Dataset extract =

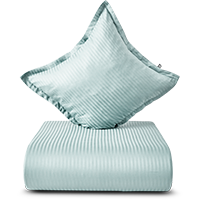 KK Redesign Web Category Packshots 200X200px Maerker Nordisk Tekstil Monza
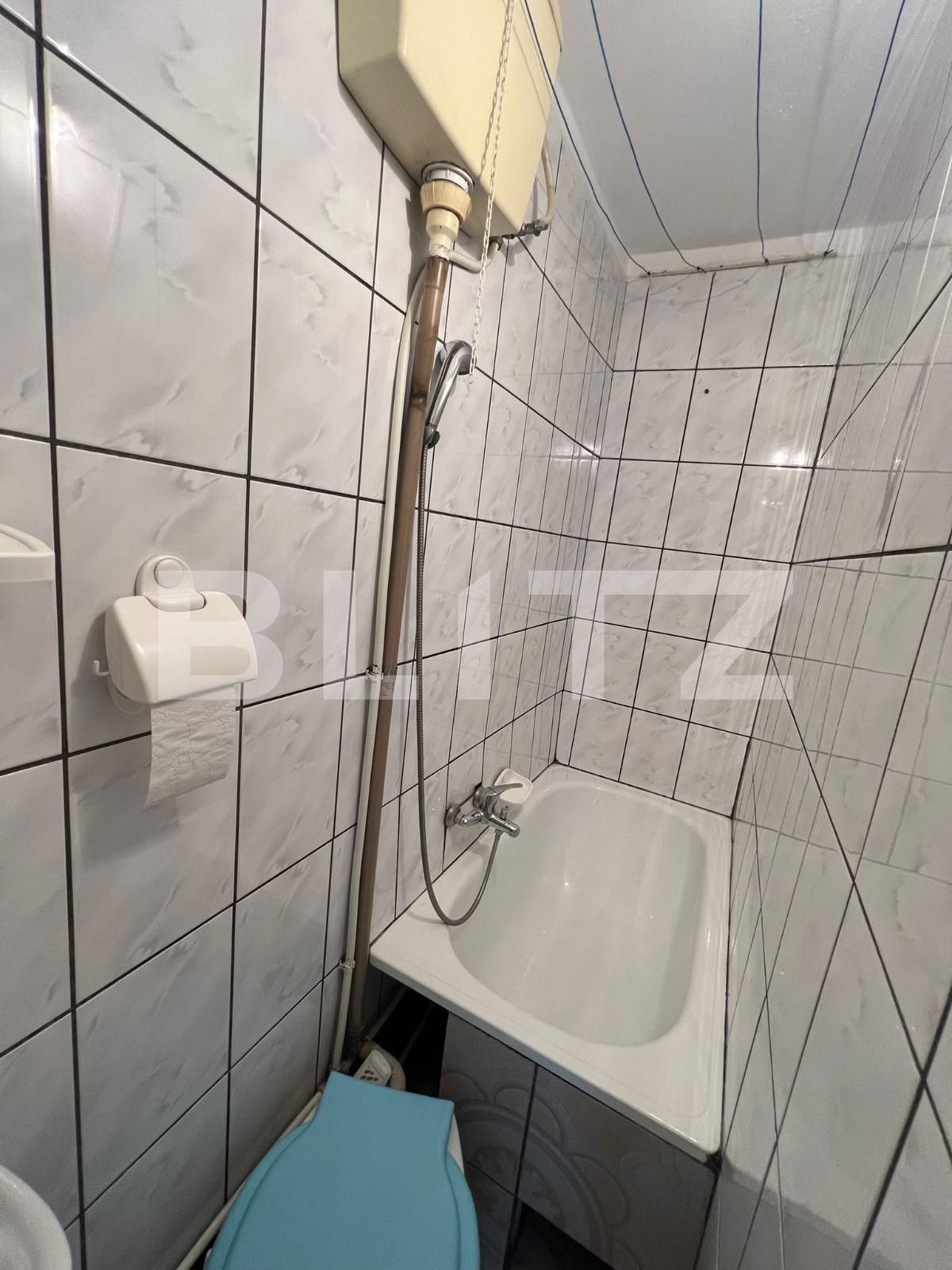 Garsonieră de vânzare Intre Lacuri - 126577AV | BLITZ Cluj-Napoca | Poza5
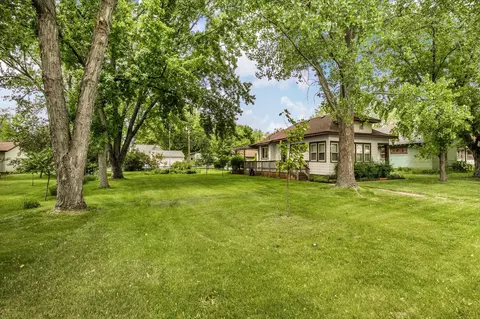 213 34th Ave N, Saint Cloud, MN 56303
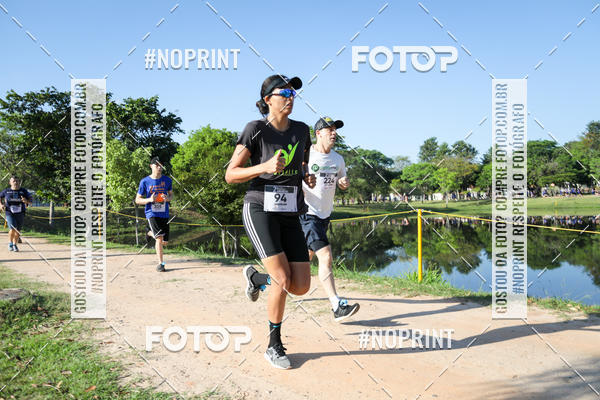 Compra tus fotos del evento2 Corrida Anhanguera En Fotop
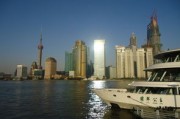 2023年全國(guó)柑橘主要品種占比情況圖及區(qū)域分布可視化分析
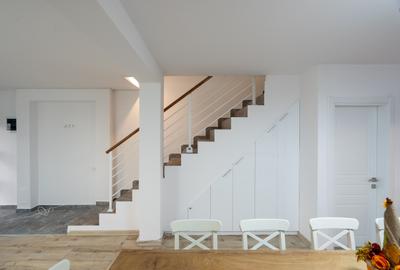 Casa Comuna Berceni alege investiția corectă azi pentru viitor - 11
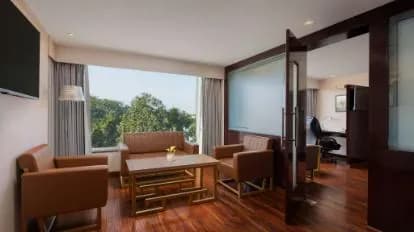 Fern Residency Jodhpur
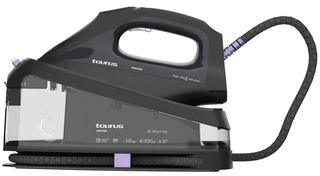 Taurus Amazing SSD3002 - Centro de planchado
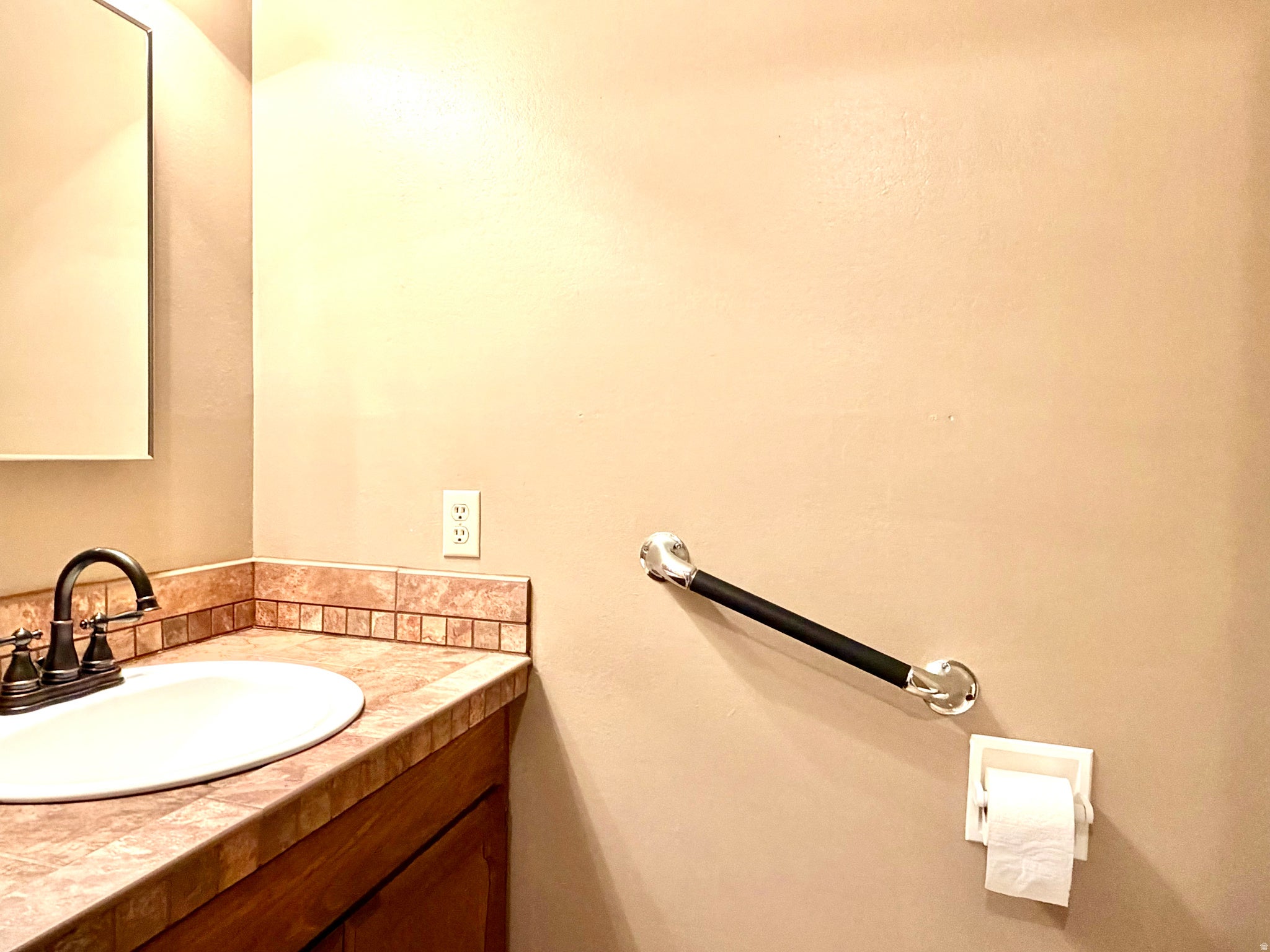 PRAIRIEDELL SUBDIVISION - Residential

Task objective = Now transcribe the lines above exactly, starting at the line containing "Compra tus fotos" and ending at the line containing "Taurus Amazing SSD3002 - Centro de planchado", both lines included, pictures excluded.

Finished task =
 Compra tus fotos del evento2 Corrida Anhanguera En Fotop
 2023年全國(guó)柑橘主要品種占比情況圖及區(qū)域分布可視化分析
 Casa Comuna Berceni alege investiția corectă azi pentru viitor - 11
 Fern Residency Jodhpur
 Taurus Amazing SSD3002 - Centro de planchado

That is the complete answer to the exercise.